The line containing "this 500×300 image." marks the start; extract exactly from it through the last line of the entries, and omit any pictures.

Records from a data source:
====

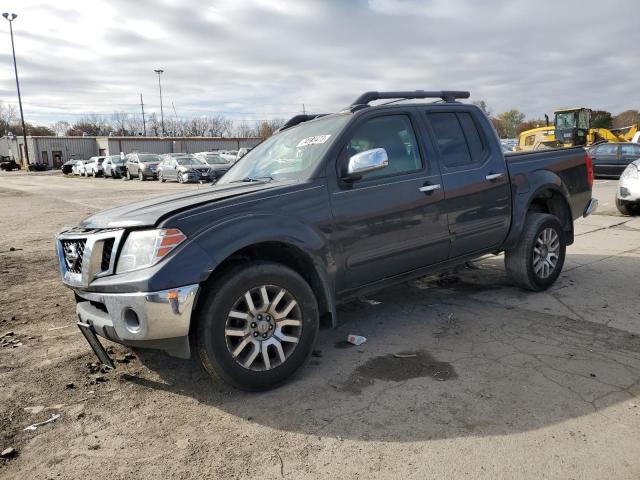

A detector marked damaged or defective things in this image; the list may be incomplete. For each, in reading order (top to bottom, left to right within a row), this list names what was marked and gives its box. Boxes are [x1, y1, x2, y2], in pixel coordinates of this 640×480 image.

damaged front bumper [73, 284, 198, 358]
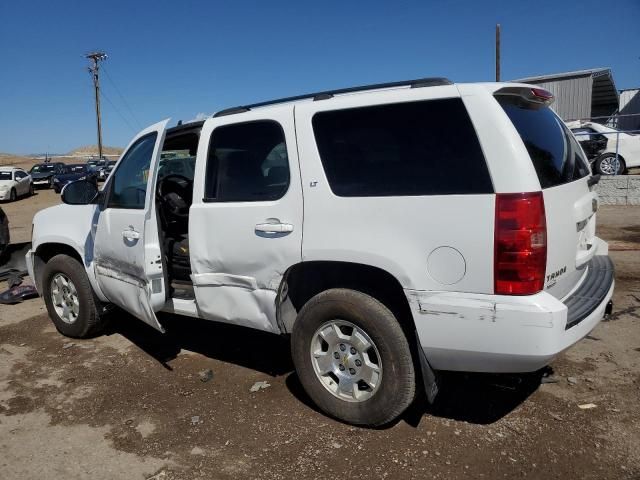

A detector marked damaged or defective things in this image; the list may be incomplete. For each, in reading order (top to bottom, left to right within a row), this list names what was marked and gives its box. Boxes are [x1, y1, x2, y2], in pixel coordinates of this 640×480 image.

damaged white suv [26, 79, 616, 428]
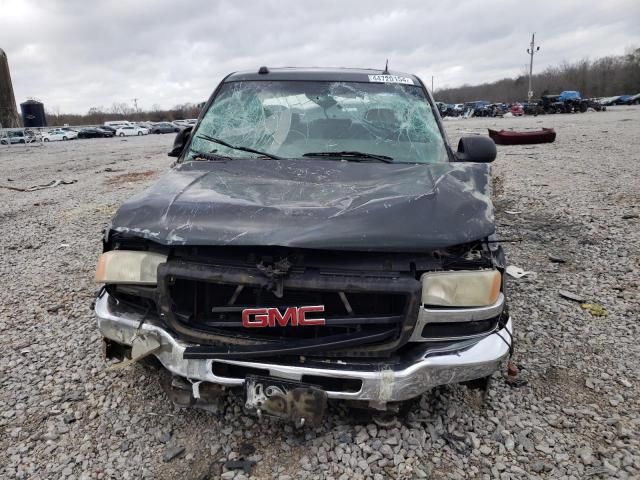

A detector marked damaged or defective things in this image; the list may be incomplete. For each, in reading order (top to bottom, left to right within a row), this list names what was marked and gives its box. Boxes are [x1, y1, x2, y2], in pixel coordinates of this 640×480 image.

shattered windshield [185, 81, 448, 164]
broken headlight [94, 251, 166, 284]
crumpled hood [109, 160, 496, 253]
damaged black pickup truck [95, 65, 512, 426]
broken headlight [422, 270, 502, 308]
dented bumper [95, 292, 512, 404]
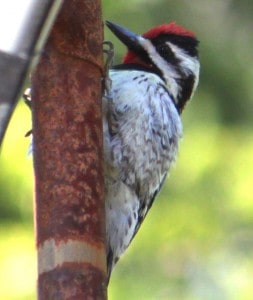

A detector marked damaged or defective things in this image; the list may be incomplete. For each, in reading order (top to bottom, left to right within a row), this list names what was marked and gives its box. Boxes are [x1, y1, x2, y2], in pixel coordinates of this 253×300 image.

rusty metal pole [31, 1, 106, 298]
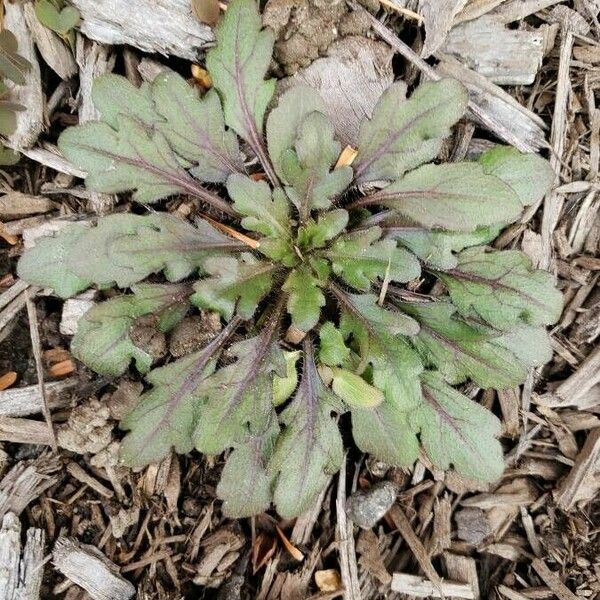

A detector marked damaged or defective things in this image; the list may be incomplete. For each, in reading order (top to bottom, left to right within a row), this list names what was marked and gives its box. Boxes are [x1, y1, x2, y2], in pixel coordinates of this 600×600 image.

splintered wood fragment [3, 2, 43, 150]
splintered wood fragment [71, 0, 213, 60]
splintered wood fragment [442, 16, 548, 84]
splintered wood fragment [0, 380, 77, 418]
splintered wood fragment [0, 452, 61, 516]
splintered wood fragment [552, 426, 600, 510]
splintered wood fragment [52, 540, 135, 600]
splintered wood fragment [390, 506, 440, 584]
splintered wood fragment [392, 576, 476, 596]
splintered wood fragment [442, 552, 480, 600]
splintered wood fragment [532, 556, 580, 600]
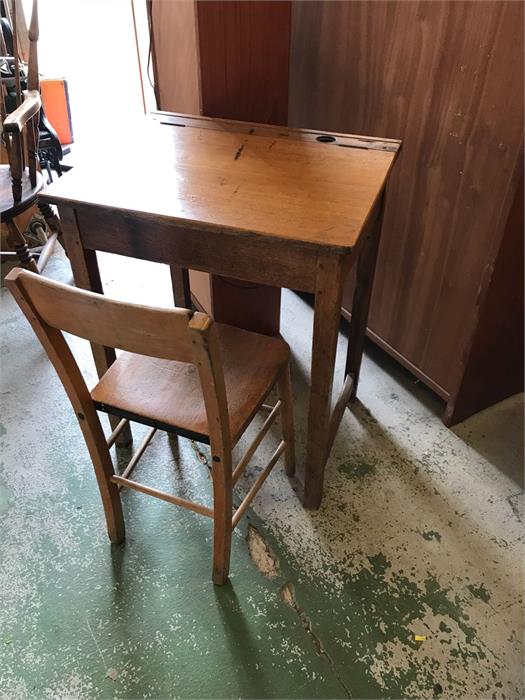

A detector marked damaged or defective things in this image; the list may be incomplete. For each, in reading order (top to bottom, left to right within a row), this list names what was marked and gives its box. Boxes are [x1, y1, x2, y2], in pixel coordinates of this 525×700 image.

peeling paint on floor [2, 249, 520, 696]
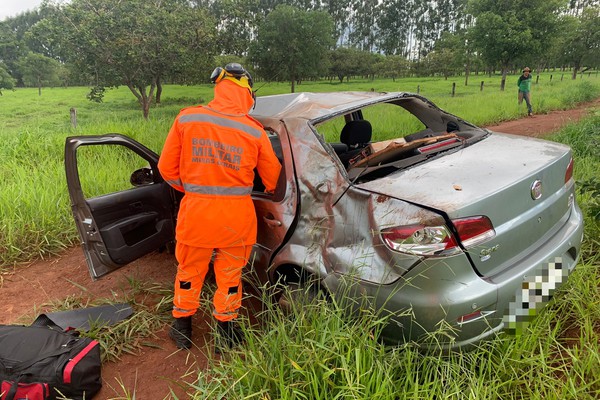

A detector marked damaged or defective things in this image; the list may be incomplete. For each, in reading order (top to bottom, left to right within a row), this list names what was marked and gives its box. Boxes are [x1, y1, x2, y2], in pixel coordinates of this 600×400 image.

severely damaged car [64, 92, 580, 348]
crushed car roof [248, 91, 404, 121]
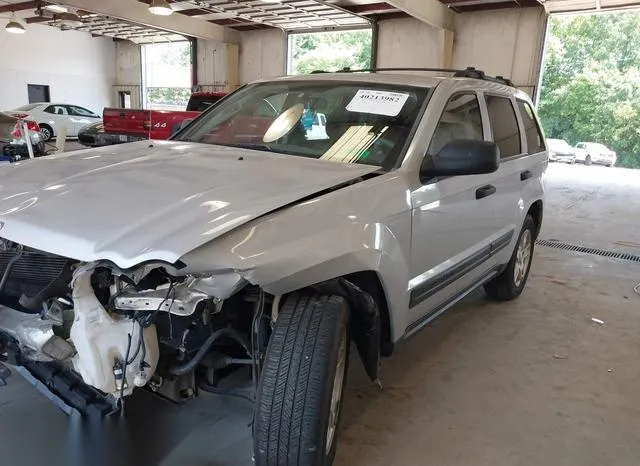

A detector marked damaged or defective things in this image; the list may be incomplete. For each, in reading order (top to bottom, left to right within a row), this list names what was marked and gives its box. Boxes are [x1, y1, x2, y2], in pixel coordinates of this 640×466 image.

damaged silver suv [0, 68, 544, 466]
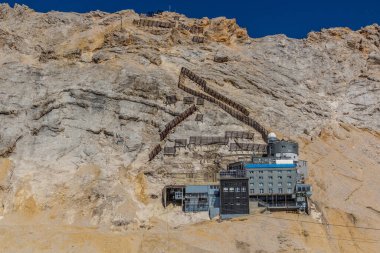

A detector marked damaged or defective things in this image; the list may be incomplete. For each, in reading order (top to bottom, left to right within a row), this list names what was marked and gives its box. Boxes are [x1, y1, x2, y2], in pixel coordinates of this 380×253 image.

rusty metal structure [159, 104, 197, 141]
rusty metal structure [177, 66, 268, 142]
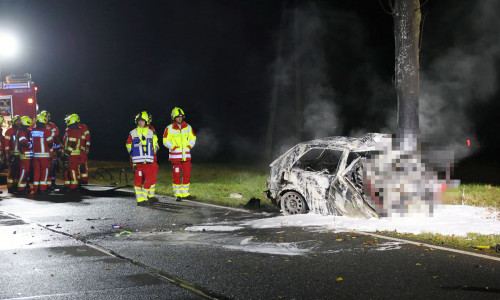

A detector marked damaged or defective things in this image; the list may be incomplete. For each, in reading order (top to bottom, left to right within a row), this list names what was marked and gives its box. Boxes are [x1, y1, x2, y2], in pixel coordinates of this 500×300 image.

burned car wreck [266, 134, 386, 218]
charred car [266, 134, 386, 218]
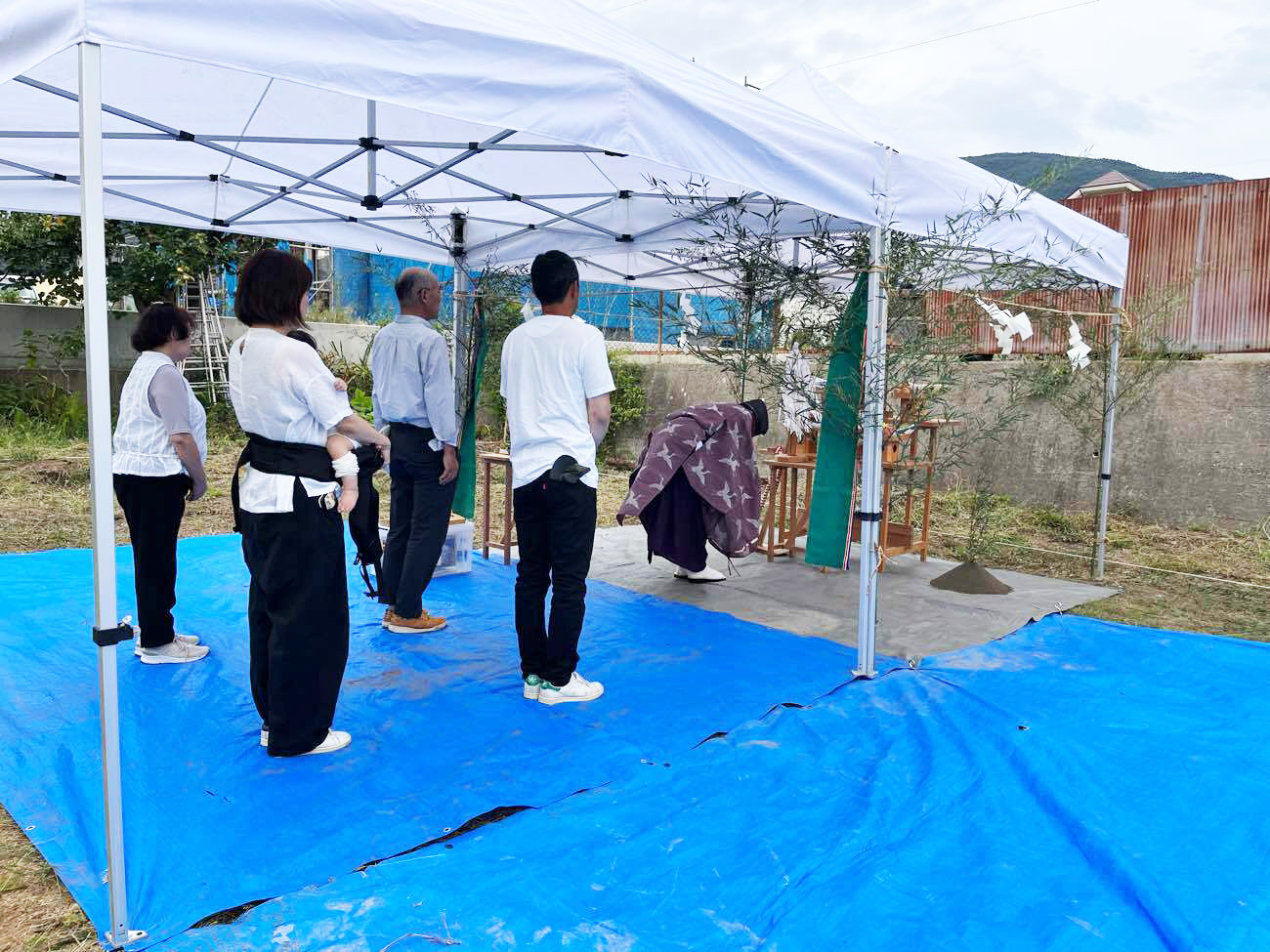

====

EXERCISE OUTPUT:
A detector marked damaged or defective things in this image; the list may be incomplete. For each, in reading order (top to bottom, left to right within a row), this list names what was marked and gives its box. Boxes are [x1, y1, x2, y2], in pixel coordinates of this 500×300 image.

burned car wreck [266, 134, 386, 218]
charred car [266, 134, 386, 218]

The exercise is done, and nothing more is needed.